My Week At The Beach

Posted by on Nov 22, 2014 in beach, bungalow, explore, krabi, scooters, Thailand, travel, Uncategorized | 0 comments

My Week At The Beach

My Week At The Beach

I sit in on the veranda of my bungalow on the beach and watch the rain.  A monsoon has us under its liquid grip. The tide has left quickly. The fisherman, waist deep, don’t seem to mind. My supper will be served on a plate, theirs at the end of their line.

I’ve learned much in our week at the beach. I’ve learned that mothers, friends, sisters, and lovers from around the world find the time to nurture themselves, and each other in this humble land. I’ve learned that europeans take a lot more vacations then Americans.

  People are gentle and kind here . We met a Marine that guards the beach below the Princess’s palace.
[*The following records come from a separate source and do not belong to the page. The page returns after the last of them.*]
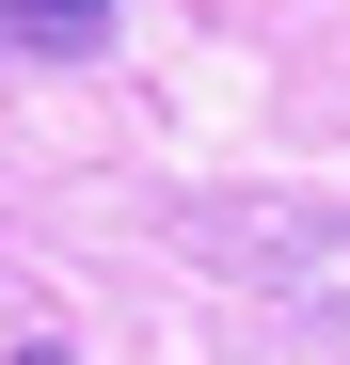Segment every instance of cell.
Masks as SVG:
<instances>
[{"instance_id":"cell-1","label":"cell","mask_w":350,"mask_h":365,"mask_svg":"<svg viewBox=\"0 0 350 365\" xmlns=\"http://www.w3.org/2000/svg\"><path fill=\"white\" fill-rule=\"evenodd\" d=\"M175 238H191L207 270L271 286L286 318H334V334H350V207H191Z\"/></svg>"},{"instance_id":"cell-2","label":"cell","mask_w":350,"mask_h":365,"mask_svg":"<svg viewBox=\"0 0 350 365\" xmlns=\"http://www.w3.org/2000/svg\"><path fill=\"white\" fill-rule=\"evenodd\" d=\"M111 0H0V64H96Z\"/></svg>"},{"instance_id":"cell-3","label":"cell","mask_w":350,"mask_h":365,"mask_svg":"<svg viewBox=\"0 0 350 365\" xmlns=\"http://www.w3.org/2000/svg\"><path fill=\"white\" fill-rule=\"evenodd\" d=\"M16 365H80V349H48V334H32V349H16Z\"/></svg>"}]
</instances>
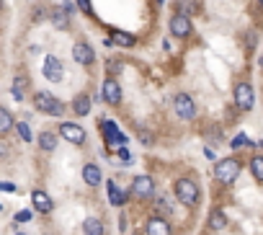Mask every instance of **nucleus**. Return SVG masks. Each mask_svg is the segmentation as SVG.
<instances>
[{
    "label": "nucleus",
    "mask_w": 263,
    "mask_h": 235,
    "mask_svg": "<svg viewBox=\"0 0 263 235\" xmlns=\"http://www.w3.org/2000/svg\"><path fill=\"white\" fill-rule=\"evenodd\" d=\"M260 65H263V57H260Z\"/></svg>",
    "instance_id": "obj_35"
},
{
    "label": "nucleus",
    "mask_w": 263,
    "mask_h": 235,
    "mask_svg": "<svg viewBox=\"0 0 263 235\" xmlns=\"http://www.w3.org/2000/svg\"><path fill=\"white\" fill-rule=\"evenodd\" d=\"M42 73H44V78H47L49 83H60V80L65 78V67H62L60 57H54V55H47V57H44Z\"/></svg>",
    "instance_id": "obj_6"
},
{
    "label": "nucleus",
    "mask_w": 263,
    "mask_h": 235,
    "mask_svg": "<svg viewBox=\"0 0 263 235\" xmlns=\"http://www.w3.org/2000/svg\"><path fill=\"white\" fill-rule=\"evenodd\" d=\"M173 111H176V116H181V119H194L196 116V103H194V98L189 93H176Z\"/></svg>",
    "instance_id": "obj_4"
},
{
    "label": "nucleus",
    "mask_w": 263,
    "mask_h": 235,
    "mask_svg": "<svg viewBox=\"0 0 263 235\" xmlns=\"http://www.w3.org/2000/svg\"><path fill=\"white\" fill-rule=\"evenodd\" d=\"M240 160L237 158H224V160H219L217 163V168H214V176H217V181H222V184H232L235 178H237V173H240Z\"/></svg>",
    "instance_id": "obj_3"
},
{
    "label": "nucleus",
    "mask_w": 263,
    "mask_h": 235,
    "mask_svg": "<svg viewBox=\"0 0 263 235\" xmlns=\"http://www.w3.org/2000/svg\"><path fill=\"white\" fill-rule=\"evenodd\" d=\"M250 173H253V178H255L258 184H263V155H255V158L250 160Z\"/></svg>",
    "instance_id": "obj_24"
},
{
    "label": "nucleus",
    "mask_w": 263,
    "mask_h": 235,
    "mask_svg": "<svg viewBox=\"0 0 263 235\" xmlns=\"http://www.w3.org/2000/svg\"><path fill=\"white\" fill-rule=\"evenodd\" d=\"M103 98L108 103H114V106L121 101V85H119L116 78H106V83H103Z\"/></svg>",
    "instance_id": "obj_13"
},
{
    "label": "nucleus",
    "mask_w": 263,
    "mask_h": 235,
    "mask_svg": "<svg viewBox=\"0 0 263 235\" xmlns=\"http://www.w3.org/2000/svg\"><path fill=\"white\" fill-rule=\"evenodd\" d=\"M60 135L67 142H72V145H83L85 142V130L80 124H75V122H62L60 124Z\"/></svg>",
    "instance_id": "obj_9"
},
{
    "label": "nucleus",
    "mask_w": 263,
    "mask_h": 235,
    "mask_svg": "<svg viewBox=\"0 0 263 235\" xmlns=\"http://www.w3.org/2000/svg\"><path fill=\"white\" fill-rule=\"evenodd\" d=\"M29 220H31V212H29V209H26V212H18V214H16V222H29Z\"/></svg>",
    "instance_id": "obj_33"
},
{
    "label": "nucleus",
    "mask_w": 263,
    "mask_h": 235,
    "mask_svg": "<svg viewBox=\"0 0 263 235\" xmlns=\"http://www.w3.org/2000/svg\"><path fill=\"white\" fill-rule=\"evenodd\" d=\"M72 111H75L78 116H88V114H90V96H88V93H78V96L72 98Z\"/></svg>",
    "instance_id": "obj_16"
},
{
    "label": "nucleus",
    "mask_w": 263,
    "mask_h": 235,
    "mask_svg": "<svg viewBox=\"0 0 263 235\" xmlns=\"http://www.w3.org/2000/svg\"><path fill=\"white\" fill-rule=\"evenodd\" d=\"M29 83H26V78L24 75H18L16 80H13V88H11V93H13V98L16 101H24V88H26Z\"/></svg>",
    "instance_id": "obj_25"
},
{
    "label": "nucleus",
    "mask_w": 263,
    "mask_h": 235,
    "mask_svg": "<svg viewBox=\"0 0 263 235\" xmlns=\"http://www.w3.org/2000/svg\"><path fill=\"white\" fill-rule=\"evenodd\" d=\"M0 209H3V207H0Z\"/></svg>",
    "instance_id": "obj_38"
},
{
    "label": "nucleus",
    "mask_w": 263,
    "mask_h": 235,
    "mask_svg": "<svg viewBox=\"0 0 263 235\" xmlns=\"http://www.w3.org/2000/svg\"><path fill=\"white\" fill-rule=\"evenodd\" d=\"M173 191H176V199L186 207H196L199 204V186L191 181V178H178L173 184Z\"/></svg>",
    "instance_id": "obj_2"
},
{
    "label": "nucleus",
    "mask_w": 263,
    "mask_h": 235,
    "mask_svg": "<svg viewBox=\"0 0 263 235\" xmlns=\"http://www.w3.org/2000/svg\"><path fill=\"white\" fill-rule=\"evenodd\" d=\"M34 106H36V111H42V114H47V116H62V114H65L62 101H60L57 96L47 93V91H36V93H34Z\"/></svg>",
    "instance_id": "obj_1"
},
{
    "label": "nucleus",
    "mask_w": 263,
    "mask_h": 235,
    "mask_svg": "<svg viewBox=\"0 0 263 235\" xmlns=\"http://www.w3.org/2000/svg\"><path fill=\"white\" fill-rule=\"evenodd\" d=\"M31 204H34V209L36 212H42V214H49L52 212V196L47 194V191H42V189H34L31 191Z\"/></svg>",
    "instance_id": "obj_12"
},
{
    "label": "nucleus",
    "mask_w": 263,
    "mask_h": 235,
    "mask_svg": "<svg viewBox=\"0 0 263 235\" xmlns=\"http://www.w3.org/2000/svg\"><path fill=\"white\" fill-rule=\"evenodd\" d=\"M52 24L60 26V29H67V11H65V8H57V11L52 13Z\"/></svg>",
    "instance_id": "obj_26"
},
{
    "label": "nucleus",
    "mask_w": 263,
    "mask_h": 235,
    "mask_svg": "<svg viewBox=\"0 0 263 235\" xmlns=\"http://www.w3.org/2000/svg\"><path fill=\"white\" fill-rule=\"evenodd\" d=\"M13 127H16V122H13V114H11L8 109L0 106V135H8Z\"/></svg>",
    "instance_id": "obj_20"
},
{
    "label": "nucleus",
    "mask_w": 263,
    "mask_h": 235,
    "mask_svg": "<svg viewBox=\"0 0 263 235\" xmlns=\"http://www.w3.org/2000/svg\"><path fill=\"white\" fill-rule=\"evenodd\" d=\"M106 186H108V199H111V204H114V207H119V204H124V202H126V194L116 186V181H108Z\"/></svg>",
    "instance_id": "obj_21"
},
{
    "label": "nucleus",
    "mask_w": 263,
    "mask_h": 235,
    "mask_svg": "<svg viewBox=\"0 0 263 235\" xmlns=\"http://www.w3.org/2000/svg\"><path fill=\"white\" fill-rule=\"evenodd\" d=\"M16 235H24V232H16Z\"/></svg>",
    "instance_id": "obj_36"
},
{
    "label": "nucleus",
    "mask_w": 263,
    "mask_h": 235,
    "mask_svg": "<svg viewBox=\"0 0 263 235\" xmlns=\"http://www.w3.org/2000/svg\"><path fill=\"white\" fill-rule=\"evenodd\" d=\"M248 142H250V140H248V137H245V135H237V137H235V140H232V148H235V150H237V148H242V145H248Z\"/></svg>",
    "instance_id": "obj_30"
},
{
    "label": "nucleus",
    "mask_w": 263,
    "mask_h": 235,
    "mask_svg": "<svg viewBox=\"0 0 263 235\" xmlns=\"http://www.w3.org/2000/svg\"><path fill=\"white\" fill-rule=\"evenodd\" d=\"M83 181H85L88 186H98V184L103 181L101 168H98L96 163H85V166H83Z\"/></svg>",
    "instance_id": "obj_15"
},
{
    "label": "nucleus",
    "mask_w": 263,
    "mask_h": 235,
    "mask_svg": "<svg viewBox=\"0 0 263 235\" xmlns=\"http://www.w3.org/2000/svg\"><path fill=\"white\" fill-rule=\"evenodd\" d=\"M83 235H106V227L98 217H88L83 222Z\"/></svg>",
    "instance_id": "obj_17"
},
{
    "label": "nucleus",
    "mask_w": 263,
    "mask_h": 235,
    "mask_svg": "<svg viewBox=\"0 0 263 235\" xmlns=\"http://www.w3.org/2000/svg\"><path fill=\"white\" fill-rule=\"evenodd\" d=\"M158 209H160L163 214H171V207H168V202H165V196H160V199H158Z\"/></svg>",
    "instance_id": "obj_32"
},
{
    "label": "nucleus",
    "mask_w": 263,
    "mask_h": 235,
    "mask_svg": "<svg viewBox=\"0 0 263 235\" xmlns=\"http://www.w3.org/2000/svg\"><path fill=\"white\" fill-rule=\"evenodd\" d=\"M101 132H103V137H106L108 150H121L119 145H124V142H126V137L119 132V127H116L114 122H108V119H103V122H101Z\"/></svg>",
    "instance_id": "obj_5"
},
{
    "label": "nucleus",
    "mask_w": 263,
    "mask_h": 235,
    "mask_svg": "<svg viewBox=\"0 0 263 235\" xmlns=\"http://www.w3.org/2000/svg\"><path fill=\"white\" fill-rule=\"evenodd\" d=\"M224 227H227L224 212H222V209H212V212H209V230L219 232V230H224Z\"/></svg>",
    "instance_id": "obj_18"
},
{
    "label": "nucleus",
    "mask_w": 263,
    "mask_h": 235,
    "mask_svg": "<svg viewBox=\"0 0 263 235\" xmlns=\"http://www.w3.org/2000/svg\"><path fill=\"white\" fill-rule=\"evenodd\" d=\"M171 232L173 230H171V225H168L165 217H153L147 222V227H145V235H171Z\"/></svg>",
    "instance_id": "obj_14"
},
{
    "label": "nucleus",
    "mask_w": 263,
    "mask_h": 235,
    "mask_svg": "<svg viewBox=\"0 0 263 235\" xmlns=\"http://www.w3.org/2000/svg\"><path fill=\"white\" fill-rule=\"evenodd\" d=\"M72 60H75L78 65H93L96 52H93V47H90L88 42H75V44H72Z\"/></svg>",
    "instance_id": "obj_11"
},
{
    "label": "nucleus",
    "mask_w": 263,
    "mask_h": 235,
    "mask_svg": "<svg viewBox=\"0 0 263 235\" xmlns=\"http://www.w3.org/2000/svg\"><path fill=\"white\" fill-rule=\"evenodd\" d=\"M39 148H42L44 153H52V150L57 148V135H54V132H42V135H39Z\"/></svg>",
    "instance_id": "obj_22"
},
{
    "label": "nucleus",
    "mask_w": 263,
    "mask_h": 235,
    "mask_svg": "<svg viewBox=\"0 0 263 235\" xmlns=\"http://www.w3.org/2000/svg\"><path fill=\"white\" fill-rule=\"evenodd\" d=\"M0 191L13 194V191H18V189H16V184H11V181H0Z\"/></svg>",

Funny, gregarious, and eager to speak with us. Tears fall from his eyes as he told us his story of the tsunami. He took his job seriously, but his life jovially. The pleasure was all of ours as we spoke of our lands, customs, pitfalls, and highlights.

  Boy Scouts have the same salute here, as in the United States. The children laughed at the big white guy saluting to them with three fingers. Their salutes back were crisp and correct. Their laughter and amusement is a gift to treasure.

  I can go to the beach without getting drunk, overfed, and sunburnt. In my past I’ve done all three over and over again. Perhaps that is why I rarely cared for beach vacations. I’ve changed my life. I’m no longer unwilling to listen to the waves. It’s raining as hard as I’ve ever seen. The beach is still beautiful. The fisherman still fish.

  It is okay to be older and travel and have other people help you. I met Alice on the beach. She was yelling for help. There was no crisis. Alice is a ninety two year old from Switzerland who needed help getting out of her hammock to go swimming. Alice has been to over sixty countries spanning the earth. She didn’t start traveling until she was in her sixties.

We rode scooters through small muslim villages surrounding vibrant colored mosques. Muslims are very gentle people who love their children and churches just like any other religion. Their markets were full of color texture and flavor. The people there smiled and waved to us. I’ve learned depiction can be so far from the truth.

I’ve learned a lot of things  during my week at the beach. Most of all I’ve learned that anything is possible in life. Determination and an open mind have led me to where I am today. People are people with dreams and hopes. They come in all shapes, sizes, age, color and backgrounds.  It’s good to make friends quickly and enjoy this planet while we are on it.

A crack of thunder as loud as I’ve ever heard shook the sky right above us. The fisherman still fish, the tide returns, children huddle close to their mothers bosom. I will savor our last day here, as I laugh with new friends, learn new words, eat new foods, and wave at smiling children. I’ve learned to let it be.